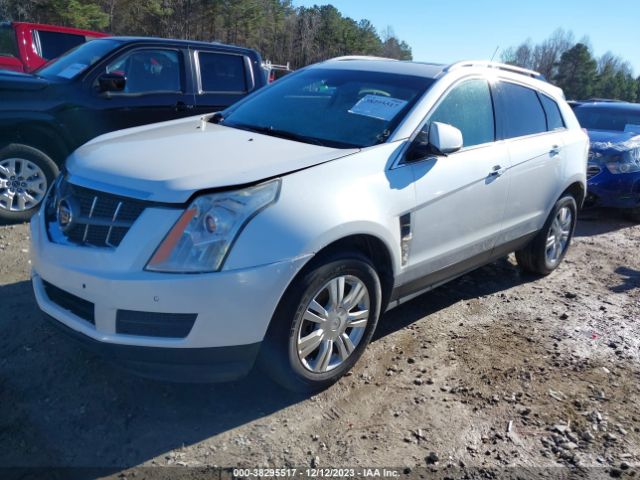 Photo 1 VIN: 3GYFNAEY8AS606392 - CADILLAC SRX 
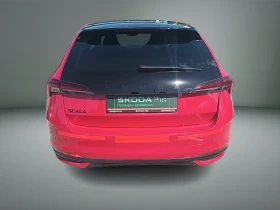 Skoda Scala 1.5TSI/7DSG MC, снимка 4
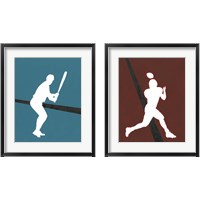 Framed It's All About the Game 2 Piece Framed Art Print Set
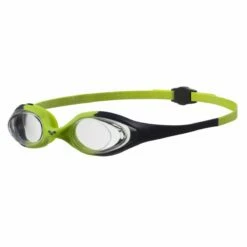 Arena Spider Junior Goggles - Clear Lens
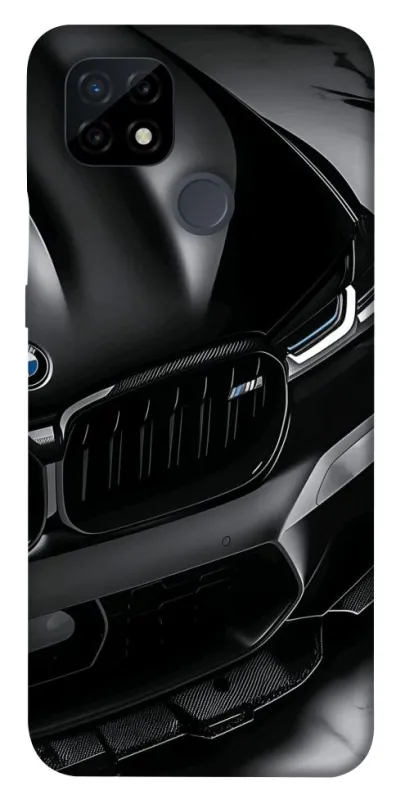 Чохол на Realme C21 BMW M5 v35 фото 1 з 1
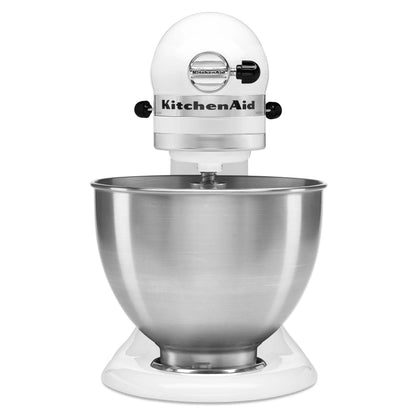 KitchenAid Classic Tilt-Head Stand Mixer 4.3L – White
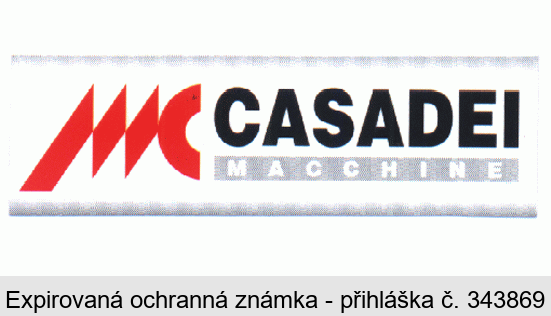 CASADEI MACCHINE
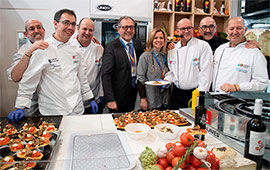La Diputación abre plazo hasta el 18 de septiembre para optar a las subvenciones destinadas a reactivar las empresas integradas en Castelló Ruta de Sabor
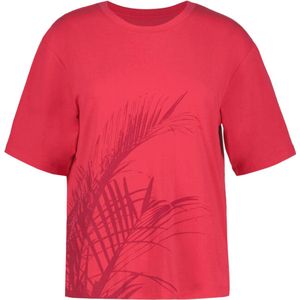 Icepeak Malibu T-shirt - Dames Korte mouw - Raspberry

■ ■ ■

Rewrite these lines with "Junior" switched to "Youth" and everything else kept the same. Leave out the pictures.

» **RESULT**
 Photo 1 VIN: 3GYFNAEY8AS606392 - CADILLAC SRX 
 Skoda Scala 1.5TSI/7DSG MC, снимка 4
 Framed It's All About the Game 2 Piece Framed Art Print Set
 Arena Spider Youth Goggles - Clear Lens
 Чохол на Realme C21 BMW M5 v35 фото 1 з 1
 KitchenAid Classic Tilt-Head Stand Mixer 4.3L – White
 CASADEI MACCHINE
La Diputación abre plazo hasta el 18 de septiembre para optar a las subvenciones destinadas a reactivar las empresas integradas en Castelló Ruta de Sabor
 Icepeak Malibu T-shirt - Dames Korte mouw - Raspberry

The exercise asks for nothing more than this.